:: WORK REQUIRED ::
Can you write out the listing below again, changing every "centimetres" to "centimeters" and leaving everything else as it is? Omit the pictures from your version.

:: ROWS ::
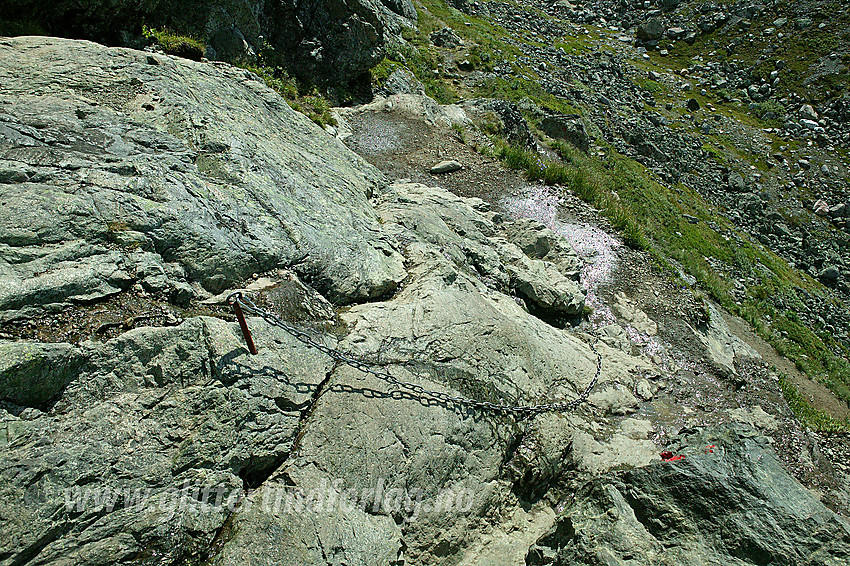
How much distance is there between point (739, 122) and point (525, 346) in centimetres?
5565

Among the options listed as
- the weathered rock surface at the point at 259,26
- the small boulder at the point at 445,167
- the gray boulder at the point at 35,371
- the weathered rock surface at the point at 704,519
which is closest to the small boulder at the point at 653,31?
the weathered rock surface at the point at 259,26

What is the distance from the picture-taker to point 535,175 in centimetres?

:: EXPECTED OUTPUT ::
How much distance is there between point (739, 122) and point (525, 346) in centimeters?
5565

Among the options listed as
- the weathered rock surface at the point at 259,26
- the small boulder at the point at 445,167
- the gray boulder at the point at 35,371
- the weathered rock surface at the point at 704,519
which is closest to the small boulder at the point at 653,31?
the weathered rock surface at the point at 259,26

What is the distance from the picture-taker to point 535,175 in centimeters?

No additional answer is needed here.